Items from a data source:
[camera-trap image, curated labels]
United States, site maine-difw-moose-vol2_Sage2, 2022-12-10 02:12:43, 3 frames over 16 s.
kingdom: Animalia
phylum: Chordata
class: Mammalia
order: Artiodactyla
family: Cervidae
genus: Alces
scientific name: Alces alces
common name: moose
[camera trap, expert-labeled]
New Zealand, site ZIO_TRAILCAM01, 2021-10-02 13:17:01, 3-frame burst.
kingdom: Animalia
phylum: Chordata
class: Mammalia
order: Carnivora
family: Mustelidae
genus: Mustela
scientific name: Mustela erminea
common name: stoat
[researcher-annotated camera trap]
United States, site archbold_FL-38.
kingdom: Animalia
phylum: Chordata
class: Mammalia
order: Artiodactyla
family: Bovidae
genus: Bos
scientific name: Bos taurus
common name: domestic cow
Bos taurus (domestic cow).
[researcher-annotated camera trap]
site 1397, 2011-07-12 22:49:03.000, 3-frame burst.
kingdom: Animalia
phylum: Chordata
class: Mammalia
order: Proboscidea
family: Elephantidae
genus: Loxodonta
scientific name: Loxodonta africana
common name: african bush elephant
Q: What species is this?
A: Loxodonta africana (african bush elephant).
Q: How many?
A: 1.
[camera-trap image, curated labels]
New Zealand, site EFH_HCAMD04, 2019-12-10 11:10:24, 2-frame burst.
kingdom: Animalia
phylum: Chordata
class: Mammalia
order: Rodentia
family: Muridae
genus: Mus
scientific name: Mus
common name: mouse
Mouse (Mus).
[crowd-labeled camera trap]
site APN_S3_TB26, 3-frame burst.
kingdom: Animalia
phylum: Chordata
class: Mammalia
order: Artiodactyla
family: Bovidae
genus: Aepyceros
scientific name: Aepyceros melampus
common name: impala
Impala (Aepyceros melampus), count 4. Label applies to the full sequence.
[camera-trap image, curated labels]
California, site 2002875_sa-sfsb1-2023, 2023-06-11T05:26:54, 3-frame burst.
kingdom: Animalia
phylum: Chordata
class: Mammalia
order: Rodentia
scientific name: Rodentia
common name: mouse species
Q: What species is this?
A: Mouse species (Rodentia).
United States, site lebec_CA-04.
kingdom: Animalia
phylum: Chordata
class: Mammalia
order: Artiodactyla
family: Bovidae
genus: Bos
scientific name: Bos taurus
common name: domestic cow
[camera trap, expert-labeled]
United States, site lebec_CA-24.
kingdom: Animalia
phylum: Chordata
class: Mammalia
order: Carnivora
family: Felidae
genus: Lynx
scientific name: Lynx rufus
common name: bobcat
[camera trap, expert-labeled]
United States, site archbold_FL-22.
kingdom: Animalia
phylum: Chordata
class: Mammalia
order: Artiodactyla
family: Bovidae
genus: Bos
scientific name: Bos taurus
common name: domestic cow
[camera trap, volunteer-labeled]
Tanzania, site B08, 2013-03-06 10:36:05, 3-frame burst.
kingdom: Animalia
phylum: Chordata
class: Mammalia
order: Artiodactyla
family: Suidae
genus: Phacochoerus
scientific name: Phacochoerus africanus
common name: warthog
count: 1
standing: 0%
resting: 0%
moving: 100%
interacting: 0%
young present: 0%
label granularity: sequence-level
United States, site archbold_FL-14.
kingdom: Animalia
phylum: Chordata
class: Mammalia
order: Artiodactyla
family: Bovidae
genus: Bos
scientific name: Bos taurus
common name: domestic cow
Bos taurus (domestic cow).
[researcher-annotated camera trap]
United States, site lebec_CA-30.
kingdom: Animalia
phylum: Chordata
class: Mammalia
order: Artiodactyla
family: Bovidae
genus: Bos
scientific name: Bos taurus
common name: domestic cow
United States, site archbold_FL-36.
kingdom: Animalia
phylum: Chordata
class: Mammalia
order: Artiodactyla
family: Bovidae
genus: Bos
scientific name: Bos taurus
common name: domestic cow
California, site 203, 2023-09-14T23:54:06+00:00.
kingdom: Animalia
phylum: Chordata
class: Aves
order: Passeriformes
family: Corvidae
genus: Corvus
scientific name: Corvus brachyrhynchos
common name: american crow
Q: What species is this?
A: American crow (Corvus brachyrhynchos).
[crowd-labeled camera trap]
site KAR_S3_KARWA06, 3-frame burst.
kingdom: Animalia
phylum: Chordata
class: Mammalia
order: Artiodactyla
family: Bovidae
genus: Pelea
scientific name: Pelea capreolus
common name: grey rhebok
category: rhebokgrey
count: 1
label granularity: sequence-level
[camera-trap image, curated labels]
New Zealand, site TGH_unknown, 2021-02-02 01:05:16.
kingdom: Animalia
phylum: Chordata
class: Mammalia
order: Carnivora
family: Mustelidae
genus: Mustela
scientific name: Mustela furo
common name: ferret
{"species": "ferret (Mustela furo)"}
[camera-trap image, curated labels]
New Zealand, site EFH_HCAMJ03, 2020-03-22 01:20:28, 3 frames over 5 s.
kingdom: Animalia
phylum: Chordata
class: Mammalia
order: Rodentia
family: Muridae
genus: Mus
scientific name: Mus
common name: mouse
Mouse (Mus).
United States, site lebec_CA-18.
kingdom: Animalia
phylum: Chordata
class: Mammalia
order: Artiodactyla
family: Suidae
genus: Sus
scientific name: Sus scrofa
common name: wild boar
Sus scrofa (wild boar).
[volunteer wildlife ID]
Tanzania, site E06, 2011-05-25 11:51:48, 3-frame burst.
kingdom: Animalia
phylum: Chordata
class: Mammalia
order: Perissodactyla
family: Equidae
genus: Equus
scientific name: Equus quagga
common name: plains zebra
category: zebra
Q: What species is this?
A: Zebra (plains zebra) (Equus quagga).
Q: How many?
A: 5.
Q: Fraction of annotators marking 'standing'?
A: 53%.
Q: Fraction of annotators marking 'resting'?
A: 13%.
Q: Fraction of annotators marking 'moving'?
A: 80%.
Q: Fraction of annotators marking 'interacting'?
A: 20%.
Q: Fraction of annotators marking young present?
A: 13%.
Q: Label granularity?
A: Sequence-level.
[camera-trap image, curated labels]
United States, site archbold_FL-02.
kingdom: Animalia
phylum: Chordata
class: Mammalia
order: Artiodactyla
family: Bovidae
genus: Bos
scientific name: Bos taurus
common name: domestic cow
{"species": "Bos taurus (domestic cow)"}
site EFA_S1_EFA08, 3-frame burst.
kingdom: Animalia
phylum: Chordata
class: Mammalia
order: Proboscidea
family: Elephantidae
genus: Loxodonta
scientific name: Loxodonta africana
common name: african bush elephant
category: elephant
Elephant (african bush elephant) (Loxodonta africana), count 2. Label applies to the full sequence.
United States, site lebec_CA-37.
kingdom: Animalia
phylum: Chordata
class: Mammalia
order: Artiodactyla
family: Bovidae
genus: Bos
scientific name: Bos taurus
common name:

WHAT IS BEING ASKED: Look for the word "marking". Copy out every line of the data that has it.

YOUR SOLUTION:
Q: Fraction of annotators marking 'standing'?
Q: Fraction of annotators marking 'resting'?
Q: Fraction of annotators marking 'moving'?
Q: Fraction of annotators marking 'interacting'?
Q: Fraction of annotators marking young present?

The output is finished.